Alguns estudos anteriores sugeriam que a troca para os cigarros eletrônicos poderia ajudar a reduzir o tabagismo. De acordo com Weaver, no entanto, esses estudos podem ser datados ou não representativos de como os hábitos das pessoas são realmente alterados por esses dispositivos.
“No ‘mundo real’, o mercado de produtos de cigarro eletrônico é altamente diversificado, e as informações sobre seus efeitos na saúde e sobre o uso para parar de fumar são inconsistentes”, disse. “A maioria desses produtos não corresponde ao perfil de entrega de nicotina do cigarro. Muitos fumantes que provam cigarros eletrônicos os acham insuficientes para suprimir seus desejos por nicotina e os abandonam (retornando ao hábito exclusivo de fumar cigarros) ou continuam fumando e usando cigarros eletrônicos.”

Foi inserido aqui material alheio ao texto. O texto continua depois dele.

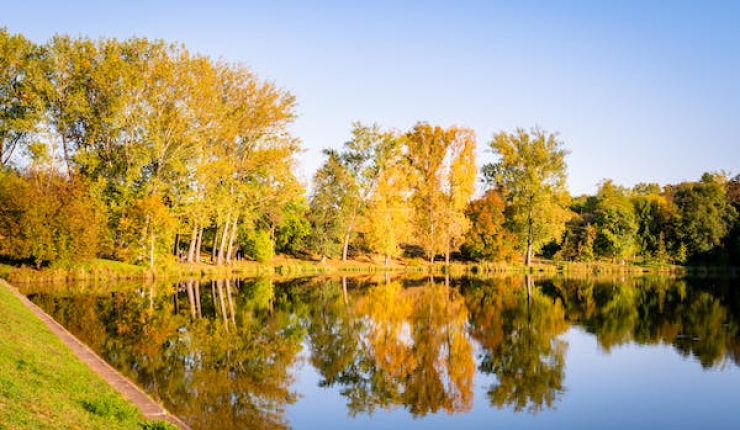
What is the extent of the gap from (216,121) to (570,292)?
1070 inches

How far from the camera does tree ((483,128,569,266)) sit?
63219 millimetres

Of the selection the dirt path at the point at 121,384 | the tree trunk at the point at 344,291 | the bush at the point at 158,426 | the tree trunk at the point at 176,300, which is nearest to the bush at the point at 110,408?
the bush at the point at 158,426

Considerando que, no estudo, os usuários simultâneos de cigarros normais e eletrônicos eram menos propensos a parar de fumar, Weaver até sugere que há algo de único sobre o uso duplo que dificulta as tentativas de parar de fumar, como doses mais altas de nicotina.

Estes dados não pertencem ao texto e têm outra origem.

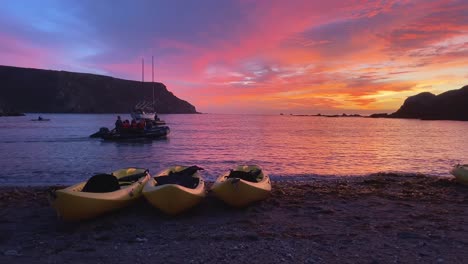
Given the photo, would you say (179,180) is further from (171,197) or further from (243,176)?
(243,176)

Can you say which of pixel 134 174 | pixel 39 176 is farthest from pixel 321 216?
pixel 39 176

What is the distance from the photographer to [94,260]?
641 cm

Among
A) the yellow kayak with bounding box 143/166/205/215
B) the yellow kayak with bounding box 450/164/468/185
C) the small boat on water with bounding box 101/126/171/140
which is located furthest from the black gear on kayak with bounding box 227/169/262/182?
the small boat on water with bounding box 101/126/171/140

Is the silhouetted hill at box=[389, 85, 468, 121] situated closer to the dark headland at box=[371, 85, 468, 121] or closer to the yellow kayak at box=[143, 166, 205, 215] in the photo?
the dark headland at box=[371, 85, 468, 121]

“Ou talvez seja a maneira como os fumantes podem usar os cigarros eletrônicos para complementar seu consumo de nicotina e aliviar os sintomas de abstinência em situações em que não podem fumar, possivelmente minando o impacto das restrições antifumo”, acrescentou Weaver. “Alguns podem também continuar a fumar e usar cigarros eletrônicos sob a percepção errônea de que diminuir o cigarro é suficiente, enquanto a incerteza e a confusão sobre os riscos para a saúde dos cigarros eletrônicos podem levar à ambivalência sobre a troca completa para os cigarros eletrônicos.”
Weaver não descarta a possibilidade de que os cigarros eletrônicos ainda possam ser um auxílio para quem quer parar de fumar, com mudanças no design e na forma como são comercializados e regulamentados. Mas mesmo essas mudanças podem ser muito lentas e ineficazes por si só. Ele aponta os esforços recentes da FDA (Food and Drug Administration, órgão americano equivalente à Anvisa) para reduzir o teor de nicotina dos cigarros de tabaco tradicionais como um exemplo de uma solução mais significativa e imediata.

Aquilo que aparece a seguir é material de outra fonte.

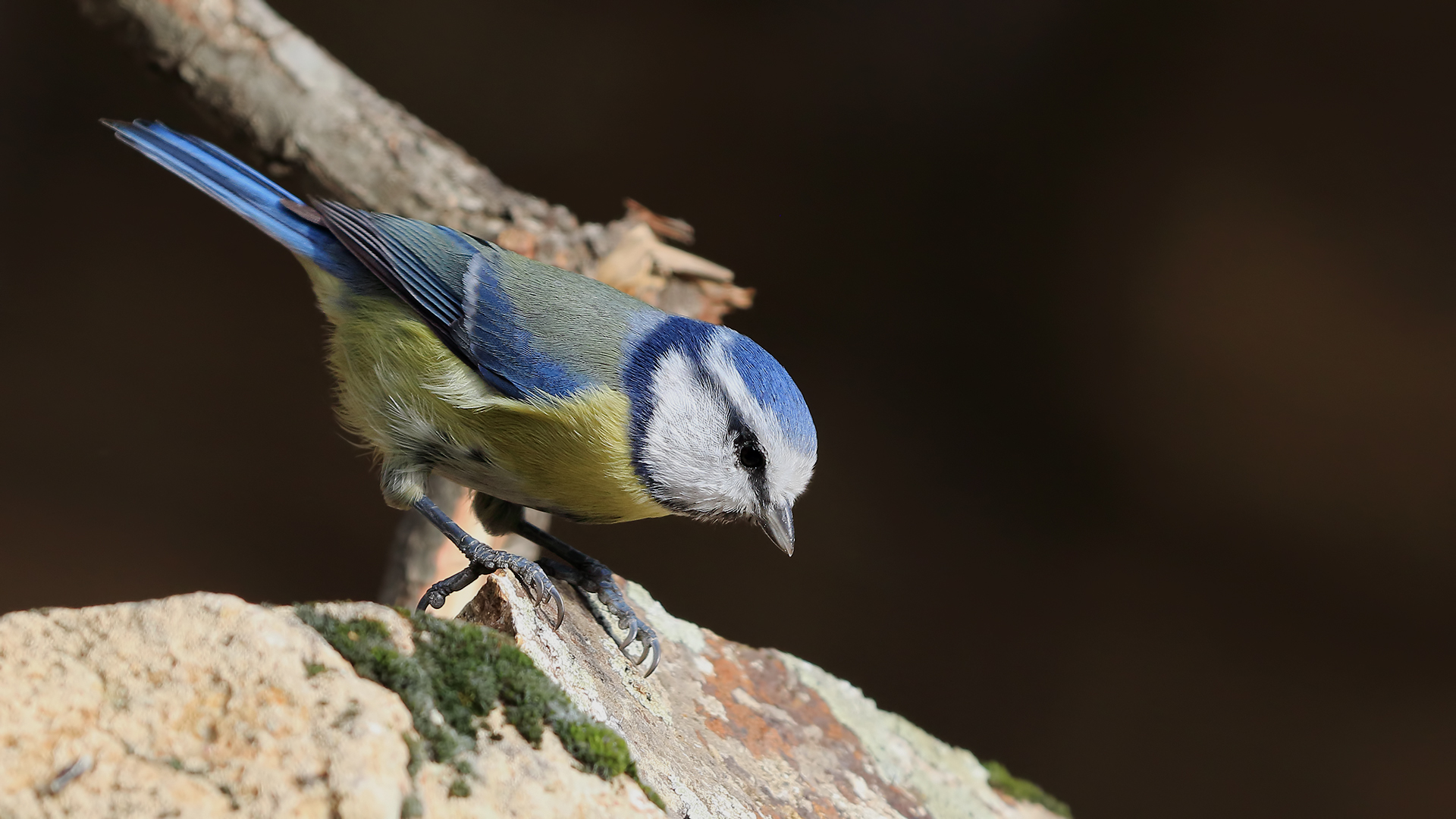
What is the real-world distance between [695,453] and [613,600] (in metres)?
0.34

“Podemos trabalhar nessas mudanças enquanto continuamos promovendo políticas, campanhas de educação e abordagens de como parar de fumar baseadas em evidências e que sabemos ser eficazes”, disse ele.
Weaver e sua equipe planejam continuar estudando como as percepções do tabagismo e dos cigarros eletrônicos afetam as decisões dos fumantes e os padrões de uso dos cigarros eletrônicos, assim como a forma como os fumantes estão reagindo aos novos tipos de cigarros eletrônicos e a possíveis novos tipos de regulamentações sobre tabaco e cigarros eletrônicos por parte da FDA.